Cheating Website Ashley Madison Faces $578M Canadian Class Action Suit

Ashley Madison Canada
Photo Courtesy: UPI

TORONTO, Aug. 23 (UPI) — Two Canadian law firms have filed a class action lawsuit against cheating website Ashley Madison for the privacy breach involving nearly 40 million members.

The $578 million suit, filed Thursday, acts on behalf of all Canadians who were members of the website and were involved in the hack, which exposed email addresses and other data of 39 million users.

Toronto-based law firms Charney Lawyers and Sutts and Strosberg LLP specifically name Avid Dating Life Inc. and Avid Life Media Inc., corporations that run Ashley Madison as defendants in the suit.

The primary plaintiff in the suit is Canadian resident Eliot Shore.

“Mr. Shore was single again after 30 years of marriage after he lost his wife to breast cancer. He joined the website for a short time in search of companionship but never met anybody in person from the site,” the law firms said in a news release.

The data for millions of Ashley Madison members was hacked last month and nearly 10 gigabytes of data were published last week to the dark web.

Avid Life, based in Toronto, also runs two other dating websites — Cougar Life and Established Men.
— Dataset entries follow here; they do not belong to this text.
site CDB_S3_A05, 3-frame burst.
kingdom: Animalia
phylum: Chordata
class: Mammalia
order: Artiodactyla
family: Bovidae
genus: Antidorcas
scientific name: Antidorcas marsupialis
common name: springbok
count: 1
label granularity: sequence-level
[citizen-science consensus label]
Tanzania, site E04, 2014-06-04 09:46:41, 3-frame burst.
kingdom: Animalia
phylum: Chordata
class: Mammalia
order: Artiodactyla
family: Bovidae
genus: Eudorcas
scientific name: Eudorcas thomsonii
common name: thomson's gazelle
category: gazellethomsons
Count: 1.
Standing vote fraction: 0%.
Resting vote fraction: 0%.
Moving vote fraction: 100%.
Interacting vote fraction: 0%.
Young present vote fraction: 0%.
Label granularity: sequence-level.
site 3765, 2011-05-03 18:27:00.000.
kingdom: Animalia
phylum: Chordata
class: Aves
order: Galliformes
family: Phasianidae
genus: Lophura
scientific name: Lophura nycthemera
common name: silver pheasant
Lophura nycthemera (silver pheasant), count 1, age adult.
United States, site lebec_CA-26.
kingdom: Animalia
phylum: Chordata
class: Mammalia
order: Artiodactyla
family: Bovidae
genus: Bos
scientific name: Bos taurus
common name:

“The data breach includes users’ personal names, emails, home addresses and message history. In August 2015, this information was posted online for public viewing,” the law firms said in its statement.

The suit holds Avid Life responsible for failing to protect its members’ privacy.

“In many cases, the users paid an additional fee for the website to remove all of their user data, only to discover that the information was left intact and exposed,” the firms said.

The suit, however, does not target the Impact Team — the hackers group responsible for retrieving and disclosing the privacy data.

“Our investigation is still ongoing and we are simultaneously cooperating fully with law enforcement investigations, including by the Royal Canadian Mounted Police, theOntario Provincial Police, the Toronto Police Services and the U.S. Federal Bureau of Investigation,” Ashley Madison said in a statement last week.

Several high profile users of Ashley Madison were exposed in the hack — including current and former federal and state government employees, and former reality TV participant and conservative family values advocate Josh Duggar.

Ashley Madison, which features the tagline “Life is Short. Have an Affair,” claims on itsmain webpage, “Over 39,385,000 anonymous members!”